Monday, January 30, 2017

Toxic Rock Syndrome

Keeping the Lapidary Arts Out of Your Yoni
As time goes on, Gwyneth Paltrow is recognized less and less for her acting prowess, and more and more for her rotten health advice. Her latest? Urging women to vaginally insert a jade egg, a stone the size of a ping-pong ball, and hold it there. All day. Every day. Yet another new spin on the Amish rock tumbler.
The claim is that the $66 jade egg (sold out) clutched in the birth canal can “increase vaginal muscle tone, hormonal balance and feminine energy in general.”
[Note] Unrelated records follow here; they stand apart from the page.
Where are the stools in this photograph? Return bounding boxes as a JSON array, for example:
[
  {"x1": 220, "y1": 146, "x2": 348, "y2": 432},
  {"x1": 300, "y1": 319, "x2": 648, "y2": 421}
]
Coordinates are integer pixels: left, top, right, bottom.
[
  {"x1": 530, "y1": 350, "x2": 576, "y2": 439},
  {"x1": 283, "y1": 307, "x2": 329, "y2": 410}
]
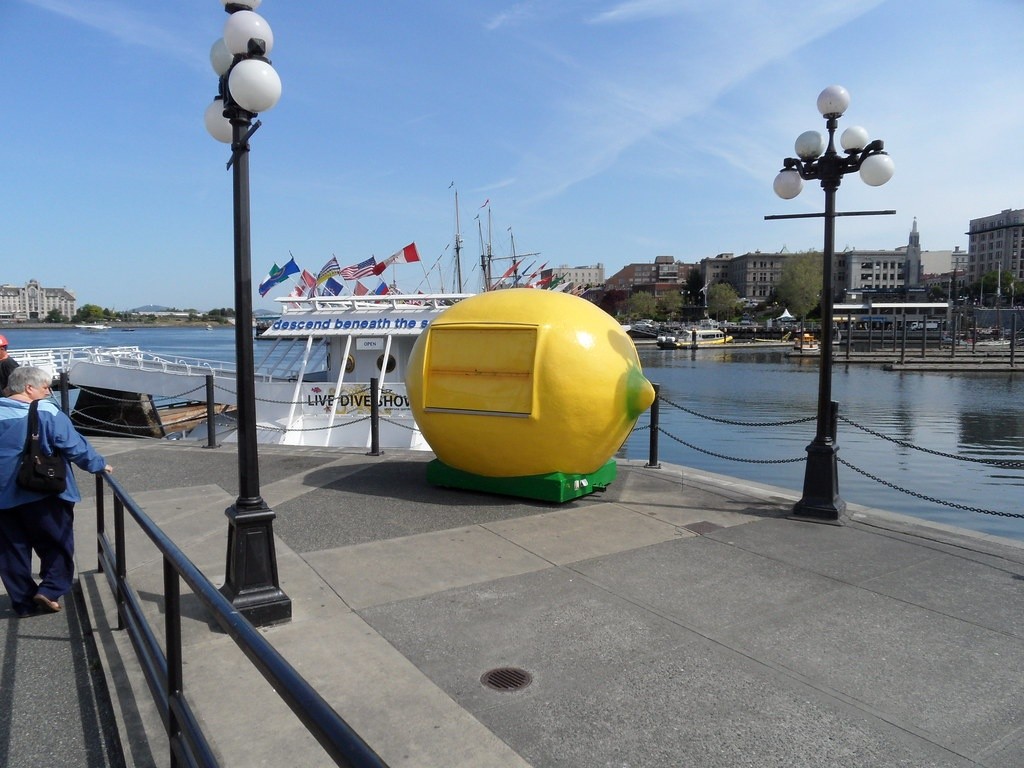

The claims are enumerated in depth on the goop.com website, accompanied by the article, Jade Eggs for Your Yoni. She suggest that holding the egg in a hypo-utero position can improve everything from kidney function to “invigorating your life force.”
Is it really good practice to get intimate with a stone? Certain feminine products were implicated in what was known as Toxic Shock Syndrome during the late 1970’s.  It is an acute disorder characterized by a spectrum of symptoms brought about by bacterial colonization from bacteria that emit toxic compounds that attack body tissues. These bacteria include Staphlococcus aureus and Streptococcus pyrogenenes, among others. The condition can rapidly lead to coma and death, unless treated with aggressive courses of antibiotics.
Dr. Jen Gunter, an actual OB/GYN at Kaiser Permanente in San Francisco suggests that clutching any stone in the nether-regions is perhaps not a wise idea, as she says, “”I would like to point out that your pelvic floor muscles are not meant to contract continuously.”
She continues, “In fact, it is quite difficult to isolate your pelvic floor while walking so many women could actually clench other muscles to keep the egg inside.”
Apparently this physician does not endorse Gwyneth’s recommendation.
Paltrow suggests the insertion of the jade egg, a curious choice for a particular stone. It seems like its smooth edges could lead to hazardous misplacement, only exacerbating the other issues with bacteria or pelvic disease. But her $66 stone has a small hole for a retrieval leash, or perhaps just a place for S. aureus to colonize.
If you are in the market for a crotch stone, perhaps opt for a hunk of shale or quartz. Flat edges and jagged crests ensure precise immobile placement, and serve as a not-so-gentle reminder that you are benefitting from the invasive spiritual cleansing that only clutching a piece of the earth’s crust can give you.
The take home message — we should not trust Hollywood’s B-list with gynecological advice. Don’t put gravel into your vagina or any body orifice for that matter. Unless you are a pigeon, then you get a pass.
Apparently the jade eggs are flying off the shelves, as they are ‘sold out’ at the moment. It is a sad time to think of the thousands (millions?) that have turned to a celebrity for health advice. Not only have they lost a few dollars, they may have endangered their own reproductive health and perhaps even their lives.